(――これ、何だろうな?)
最近、時々動悸がする。運動した時とは違うし、不安な時ともちょっと違う。清良の部屋に行った時から……のような気もするけど、あれはもっと激しかった。
社会科準備室ではりんりんが先に来て、窓を開けてくれていた。向かい合わせになって四人で文化祭の話をする。清良が作ってくれた文化祭の進行表を見ながら、俺はいつの間にか妙な動悸について考えていた。
「……あおちゃん?」
「え……あ? ごめん、ちょっと聞いてなかった」
「大丈夫? この部屋暑いからね。今日は風もないし」
「うん、ごめん」
自分も汗を拭った清良は、進行表の内容をもう一度読み上げてくれた。
着ぐるみ同好会の参加内容は二つ。
二日間の文化祭でそれぞれ、朝一番に生徒会や文化祭執行部と共にパンフを配ること。それから一日目のステージでの10分。
「10分ってやっぱり短くないですか? 去年もこのぐらいだったんですか?」
「いや、もう少し長かったよ。今年は色々予想外で……」
清良は夏休みに俺が聞いたのと同じ話をした。特別企画の余波で時間が減ったことと、有志の子が同好会にも長い時間を割り振るのかと言った件だ。あんまり時間とれなくてごめん、と謝る清良にりんりんは首を振った。

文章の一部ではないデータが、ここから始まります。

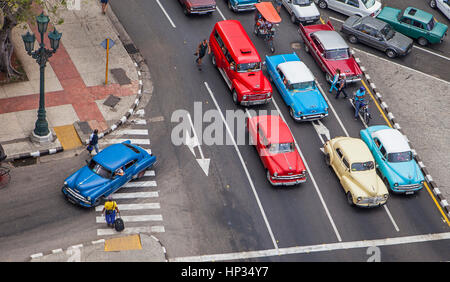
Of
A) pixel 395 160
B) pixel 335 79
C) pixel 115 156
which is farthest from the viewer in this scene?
pixel 335 79

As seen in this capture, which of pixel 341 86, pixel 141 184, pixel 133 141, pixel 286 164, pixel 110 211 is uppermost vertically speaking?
pixel 341 86

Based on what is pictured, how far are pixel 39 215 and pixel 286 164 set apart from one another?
11197 millimetres

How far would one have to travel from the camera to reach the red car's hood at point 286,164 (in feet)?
93.7

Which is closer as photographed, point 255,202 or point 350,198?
point 255,202

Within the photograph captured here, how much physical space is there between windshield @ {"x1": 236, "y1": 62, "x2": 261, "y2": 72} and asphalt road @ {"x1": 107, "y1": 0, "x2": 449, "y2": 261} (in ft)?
5.61

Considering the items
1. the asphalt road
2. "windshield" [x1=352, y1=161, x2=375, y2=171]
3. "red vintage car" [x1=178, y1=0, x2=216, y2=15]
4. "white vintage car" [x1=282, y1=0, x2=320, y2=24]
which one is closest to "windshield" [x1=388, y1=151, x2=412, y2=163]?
"windshield" [x1=352, y1=161, x2=375, y2=171]

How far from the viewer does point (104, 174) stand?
26859mm

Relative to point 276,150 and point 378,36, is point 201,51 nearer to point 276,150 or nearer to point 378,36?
point 276,150

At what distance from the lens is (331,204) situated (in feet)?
94.6

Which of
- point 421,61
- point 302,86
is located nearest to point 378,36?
point 421,61

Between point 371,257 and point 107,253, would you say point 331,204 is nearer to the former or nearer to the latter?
point 371,257

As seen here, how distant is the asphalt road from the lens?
1059 inches

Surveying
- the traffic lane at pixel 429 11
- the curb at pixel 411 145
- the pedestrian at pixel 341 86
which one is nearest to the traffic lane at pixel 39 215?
the pedestrian at pixel 341 86

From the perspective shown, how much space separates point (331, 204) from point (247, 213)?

「いえ! そんな、同好会を馬鹿にしてる奴らに負けられないんで! 今度こそ僕も頑張ります」
「うん、頑張ろ。それでこの10分は短い時間だけど、少しでも着ぐるみ同好会をアピールしたいんだよね。これからでも入ってくれる子がいたら嬉しいし。だから、ちょっと考えてみたんだけど」
清良はそう言いながら、スマホを取り出した。動画配信サイトで赤と緑の二体の着ぐるみが踊っている。子どもの時からTVでよく見たキャラクターたちだ。彼らは、この夏大流行したサンバを踊っていた。
(着ぐるみでも、サンバって踊れるんだな)
「この二人大好き!」
「うん。で、サンバを入れたメドレーにしたらどうかなと思って。俺たちの次に有志でバンドやるやつが知り合いだから、先にセットしてもらってコラボすればいいと思うんだよね」
「面白そう!」
「冒頭に少しだけ着ぐるみ同好会の紹介入れてから踊ろうかなって」
「そうしたら、すぐに10分経っちゃいますね」
(ダンスメドレーか。ウサギに入るのは清良だし、パンダはりんりんだ。加瀬はあのキツネで参加だから、俺にできるのは雑用ぐらいか)
「じゃあ、俺は当日、動画撮るわ。後で見返すのに役に立つだろ」
三人がえっ? と言う顔で俺を見る。
「ん? だって他にできそうなことないし……」
「先輩! 寂しいこと言わないで先輩も一緒にやりましょう!」
「そうだよ、あおちゃん。折角あおちゃんも入ったんだし、皆でやろうよ」
「頭だけの奴なら予算で買えるんじゃないか? 俺がキツネだから、月宮はタヌキとか?」
そう言いながら、加瀬がすごい勢いでスマホでの検索を始めた。そして、本当に『タヌキ頭部、着ぐるみ』の画像を出してきた。
「あ、これなら予算内でギリギリいける!」
「配送もすぐってありますよ。安いのに高品質だって」
「な! じゃあ、これにしようぜ!」
スマホを覗き込んでいた三人が俺の前に加瀬のスマホをよこす。画面には垂れ目で丸顔のタヌキがいた。すごく可愛いっていうより、何となく親しみがわく……そんな顔。
「そのタヌキ、先輩にちょっと似てますよね!」
「おま……」
「それ、可愛いよ!」
清良がきっぱり言う。それにつられて、加瀬とりんりんもうなずいた。可愛いと言われると可愛い気がしてくるから不思議だ。俺がタヌキをしみじみ眺めている間に、清良は加瀬が出した着ぐるみタヌキの通販サイトを確認した。
「では、注文します!」
えっと思った時にはもう、『タヌキ頭部』の注文は終わっていた。